The Role of the Metropolitan Bishop

Such Islamophobic rhetoric comes from the very top of the SOC in Montenegro. Metropolitan Bishop Amfilohije Radović is known for his anti-Muslim statements and his support of hardcore Serbian nationalists. When the leader of the Bosnian Serbs, Radovan Karadžić (himself of Montenegrin descent), fled Bosnia after the war because he was indicted for war crimes, many suspected he was kept in hiding by the Serbian Orthodox Church and its priests. Years later, Amfilohije, as he is known in the media, confirmed that he offered shelter to Karadžić. It is not clear if the latter accepted the offer. 

A video that was produced by the opponents of Amfilohije compiled many of his statements in which he disputed Montenegro's independence, offered curses against those who oppose Russia, and uttered Islamophobic remarks against Muslims. The statements are very clear, and they can't be attributed to editing. There are many of his video interviews on YouTube which confirm the same message, time and again. Amfilohije opposes the current Montenegrin independence, questions Montenegro's statehood, supports the Kosovo myth, and calls the genocide in Srebrenica an act of revenge against the Bosniaks. Many of his statements are indisputably political and have very little to do with religion.

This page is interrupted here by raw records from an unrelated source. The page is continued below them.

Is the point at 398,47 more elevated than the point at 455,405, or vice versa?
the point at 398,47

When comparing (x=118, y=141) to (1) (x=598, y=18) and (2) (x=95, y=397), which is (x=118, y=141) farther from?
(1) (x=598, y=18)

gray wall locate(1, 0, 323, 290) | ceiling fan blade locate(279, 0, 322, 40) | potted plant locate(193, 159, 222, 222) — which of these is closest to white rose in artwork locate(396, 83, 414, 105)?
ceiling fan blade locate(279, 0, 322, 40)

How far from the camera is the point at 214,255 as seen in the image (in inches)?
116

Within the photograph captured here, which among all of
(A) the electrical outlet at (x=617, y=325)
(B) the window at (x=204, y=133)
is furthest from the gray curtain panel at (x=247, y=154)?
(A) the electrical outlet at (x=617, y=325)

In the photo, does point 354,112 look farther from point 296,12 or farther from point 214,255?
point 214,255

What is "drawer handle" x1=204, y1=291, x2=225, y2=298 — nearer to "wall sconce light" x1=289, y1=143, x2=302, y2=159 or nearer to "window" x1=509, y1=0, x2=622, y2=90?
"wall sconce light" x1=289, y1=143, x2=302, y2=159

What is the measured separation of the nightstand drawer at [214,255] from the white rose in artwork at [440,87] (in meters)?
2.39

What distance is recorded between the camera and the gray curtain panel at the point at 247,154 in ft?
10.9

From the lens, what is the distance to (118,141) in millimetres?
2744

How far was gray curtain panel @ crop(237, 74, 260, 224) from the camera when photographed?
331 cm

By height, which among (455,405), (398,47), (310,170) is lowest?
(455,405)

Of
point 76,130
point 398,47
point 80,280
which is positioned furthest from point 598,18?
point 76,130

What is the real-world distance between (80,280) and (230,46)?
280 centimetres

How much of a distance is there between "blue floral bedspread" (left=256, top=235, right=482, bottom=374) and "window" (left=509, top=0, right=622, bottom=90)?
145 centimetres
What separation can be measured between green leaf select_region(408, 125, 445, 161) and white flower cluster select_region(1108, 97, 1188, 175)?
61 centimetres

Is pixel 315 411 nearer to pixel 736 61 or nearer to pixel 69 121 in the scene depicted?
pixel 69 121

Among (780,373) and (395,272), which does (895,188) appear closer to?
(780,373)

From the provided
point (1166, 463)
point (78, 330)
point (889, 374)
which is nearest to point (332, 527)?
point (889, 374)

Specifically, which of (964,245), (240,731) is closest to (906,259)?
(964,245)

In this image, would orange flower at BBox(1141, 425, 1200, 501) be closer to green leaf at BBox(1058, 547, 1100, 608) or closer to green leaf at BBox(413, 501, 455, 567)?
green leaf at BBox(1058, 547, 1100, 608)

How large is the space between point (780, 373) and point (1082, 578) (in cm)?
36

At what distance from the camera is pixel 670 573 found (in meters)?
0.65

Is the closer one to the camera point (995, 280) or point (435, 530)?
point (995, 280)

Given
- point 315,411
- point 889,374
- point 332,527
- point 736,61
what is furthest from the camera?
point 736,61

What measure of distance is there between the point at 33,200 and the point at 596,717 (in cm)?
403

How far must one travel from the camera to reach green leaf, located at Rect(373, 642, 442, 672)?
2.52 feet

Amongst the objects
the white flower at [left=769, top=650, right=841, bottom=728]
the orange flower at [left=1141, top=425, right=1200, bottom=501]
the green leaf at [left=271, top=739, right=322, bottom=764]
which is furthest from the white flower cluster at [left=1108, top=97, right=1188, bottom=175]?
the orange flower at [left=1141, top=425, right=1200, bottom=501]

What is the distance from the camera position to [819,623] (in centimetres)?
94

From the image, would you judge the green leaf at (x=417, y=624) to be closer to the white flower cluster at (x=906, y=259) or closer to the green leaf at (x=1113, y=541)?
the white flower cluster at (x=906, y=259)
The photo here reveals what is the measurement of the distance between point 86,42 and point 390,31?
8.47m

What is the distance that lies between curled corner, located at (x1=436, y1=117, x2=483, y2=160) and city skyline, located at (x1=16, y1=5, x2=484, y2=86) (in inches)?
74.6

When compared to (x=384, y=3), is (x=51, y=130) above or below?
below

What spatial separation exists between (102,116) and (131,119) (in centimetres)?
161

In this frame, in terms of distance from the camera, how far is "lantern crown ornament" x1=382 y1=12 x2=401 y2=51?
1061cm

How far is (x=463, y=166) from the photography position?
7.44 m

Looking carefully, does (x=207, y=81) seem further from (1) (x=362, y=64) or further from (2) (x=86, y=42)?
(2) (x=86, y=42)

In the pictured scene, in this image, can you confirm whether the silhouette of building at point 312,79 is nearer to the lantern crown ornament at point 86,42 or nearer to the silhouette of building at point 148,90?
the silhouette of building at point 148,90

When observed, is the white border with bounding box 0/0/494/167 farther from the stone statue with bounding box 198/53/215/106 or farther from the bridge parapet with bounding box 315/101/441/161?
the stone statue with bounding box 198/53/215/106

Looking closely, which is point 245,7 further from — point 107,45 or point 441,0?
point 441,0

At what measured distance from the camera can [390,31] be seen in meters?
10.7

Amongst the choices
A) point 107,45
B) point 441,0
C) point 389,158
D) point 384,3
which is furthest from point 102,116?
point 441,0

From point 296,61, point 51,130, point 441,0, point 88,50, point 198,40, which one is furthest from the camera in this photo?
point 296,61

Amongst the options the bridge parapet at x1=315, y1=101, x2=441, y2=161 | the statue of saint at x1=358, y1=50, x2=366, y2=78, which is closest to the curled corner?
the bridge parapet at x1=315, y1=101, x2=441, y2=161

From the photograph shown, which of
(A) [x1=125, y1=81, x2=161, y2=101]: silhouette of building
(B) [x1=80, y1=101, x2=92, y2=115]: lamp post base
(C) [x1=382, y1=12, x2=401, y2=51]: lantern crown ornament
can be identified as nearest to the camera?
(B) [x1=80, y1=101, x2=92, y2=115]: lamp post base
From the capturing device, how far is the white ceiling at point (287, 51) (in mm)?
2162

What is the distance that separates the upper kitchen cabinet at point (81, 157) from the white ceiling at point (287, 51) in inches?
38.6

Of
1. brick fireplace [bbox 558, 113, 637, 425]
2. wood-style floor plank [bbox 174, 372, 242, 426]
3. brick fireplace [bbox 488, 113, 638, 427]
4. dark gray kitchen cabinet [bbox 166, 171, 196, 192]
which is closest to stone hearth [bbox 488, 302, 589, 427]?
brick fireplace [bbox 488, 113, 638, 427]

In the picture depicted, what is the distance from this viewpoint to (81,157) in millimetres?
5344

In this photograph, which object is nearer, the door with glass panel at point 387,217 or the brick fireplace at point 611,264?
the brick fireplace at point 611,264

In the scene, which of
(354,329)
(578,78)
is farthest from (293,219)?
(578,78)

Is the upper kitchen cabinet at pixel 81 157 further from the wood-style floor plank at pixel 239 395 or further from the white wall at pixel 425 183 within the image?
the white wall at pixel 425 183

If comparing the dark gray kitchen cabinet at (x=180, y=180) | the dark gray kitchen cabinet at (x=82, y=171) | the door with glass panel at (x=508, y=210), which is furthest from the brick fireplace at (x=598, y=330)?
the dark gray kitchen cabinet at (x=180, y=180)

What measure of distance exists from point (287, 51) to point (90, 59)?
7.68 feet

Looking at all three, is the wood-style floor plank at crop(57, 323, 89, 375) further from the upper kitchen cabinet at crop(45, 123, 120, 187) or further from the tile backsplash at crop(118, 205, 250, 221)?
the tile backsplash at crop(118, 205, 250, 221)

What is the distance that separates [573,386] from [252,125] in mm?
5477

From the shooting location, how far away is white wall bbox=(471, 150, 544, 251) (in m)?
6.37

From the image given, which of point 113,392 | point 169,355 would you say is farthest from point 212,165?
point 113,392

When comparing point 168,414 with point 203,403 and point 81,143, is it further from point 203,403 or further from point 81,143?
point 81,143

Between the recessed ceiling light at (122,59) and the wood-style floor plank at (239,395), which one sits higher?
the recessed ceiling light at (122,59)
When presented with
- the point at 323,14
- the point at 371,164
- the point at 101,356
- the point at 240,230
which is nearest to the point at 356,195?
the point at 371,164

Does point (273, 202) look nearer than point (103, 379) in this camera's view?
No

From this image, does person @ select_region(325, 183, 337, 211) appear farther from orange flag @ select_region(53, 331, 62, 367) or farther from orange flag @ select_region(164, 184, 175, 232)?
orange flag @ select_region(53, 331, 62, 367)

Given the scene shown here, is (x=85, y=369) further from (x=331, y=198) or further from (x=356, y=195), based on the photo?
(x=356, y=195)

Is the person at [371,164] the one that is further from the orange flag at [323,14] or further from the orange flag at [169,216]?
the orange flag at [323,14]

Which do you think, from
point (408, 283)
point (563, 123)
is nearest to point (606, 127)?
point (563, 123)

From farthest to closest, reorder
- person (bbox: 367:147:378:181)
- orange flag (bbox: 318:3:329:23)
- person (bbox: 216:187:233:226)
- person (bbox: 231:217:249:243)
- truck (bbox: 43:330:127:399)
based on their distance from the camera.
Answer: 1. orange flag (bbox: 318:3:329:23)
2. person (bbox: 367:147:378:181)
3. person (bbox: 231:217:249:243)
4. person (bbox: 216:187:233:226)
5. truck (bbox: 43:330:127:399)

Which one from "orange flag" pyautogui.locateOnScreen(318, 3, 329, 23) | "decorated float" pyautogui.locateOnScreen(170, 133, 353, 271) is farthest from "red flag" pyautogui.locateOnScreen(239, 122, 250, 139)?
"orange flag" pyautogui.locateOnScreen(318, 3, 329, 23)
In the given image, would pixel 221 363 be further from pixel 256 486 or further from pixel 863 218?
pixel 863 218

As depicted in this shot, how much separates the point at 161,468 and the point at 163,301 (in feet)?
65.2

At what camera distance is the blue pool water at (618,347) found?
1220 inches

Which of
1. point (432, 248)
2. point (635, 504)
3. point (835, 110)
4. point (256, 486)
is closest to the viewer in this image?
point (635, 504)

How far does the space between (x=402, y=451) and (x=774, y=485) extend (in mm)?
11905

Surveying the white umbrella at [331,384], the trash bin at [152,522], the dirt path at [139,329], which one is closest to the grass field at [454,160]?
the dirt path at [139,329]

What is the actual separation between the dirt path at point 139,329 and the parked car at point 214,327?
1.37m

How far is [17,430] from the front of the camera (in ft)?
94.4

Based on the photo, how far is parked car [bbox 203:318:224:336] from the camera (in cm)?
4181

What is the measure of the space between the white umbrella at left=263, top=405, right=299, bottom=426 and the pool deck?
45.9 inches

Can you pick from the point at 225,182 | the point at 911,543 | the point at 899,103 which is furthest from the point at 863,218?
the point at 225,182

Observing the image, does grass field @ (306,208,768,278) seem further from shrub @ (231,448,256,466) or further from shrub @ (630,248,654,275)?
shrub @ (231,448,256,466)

He could be considered the biggest promoter of the Greater Serbia ideology in Montenegro. 

Having emerged as the winner in the elections, the SOC feels emboldened as evidenced by Amfilohije's hosting of the leaders of the winning coalitions. Given the recent history in the former Yugoslavia, it is to be expected that the SOC will continue to be a major player on the political scene of several post-Yugoslav nations. 

  1. Sabrina P. Ramet, “The Orthodox Churches of Southeastern Europe: An Introduction,” in Orthodox Churches and Politics in Southeastern Europe, ed. Sabrina P. Ramet (Basingstoke: Palgrave, 2019), 1.
  2. Nikolaj Velimirović, “Nacionalizam Svetoga Save,” [The Nationalism of St. Sava] in Srpska Konzervativna Misao [The Serbian Conservative Thought], ed. Mirko Đorđević (Belgrade: The Helsinki Committee for Human Rights in Serbia, 2003), 57–63.
  3. See Branimir Anzulovic, The Heavenly Serbia: From Myth to Genocide (New York: New York University Press, 1999).
  4. Michael Sells, The Bridge Betrayed: Religion and Genocide in Bosnia (Berkeley: The University of California Press, 1998), 51. 
  5. Jelena Subotić, “The Church, the Nation, and the State: The Serbian Orthodox Church after Communism,” in Orthodox Churches and Politics in Southeastern Europe, ed. Sabrina P. Ramet (Basingstoke: Palgrave, 2019), 88.
  6. Subotić, “The Church, the Nation, and the State,” 89.
  7. Subotić, “The Church, the Nation, and the State,” 92–94.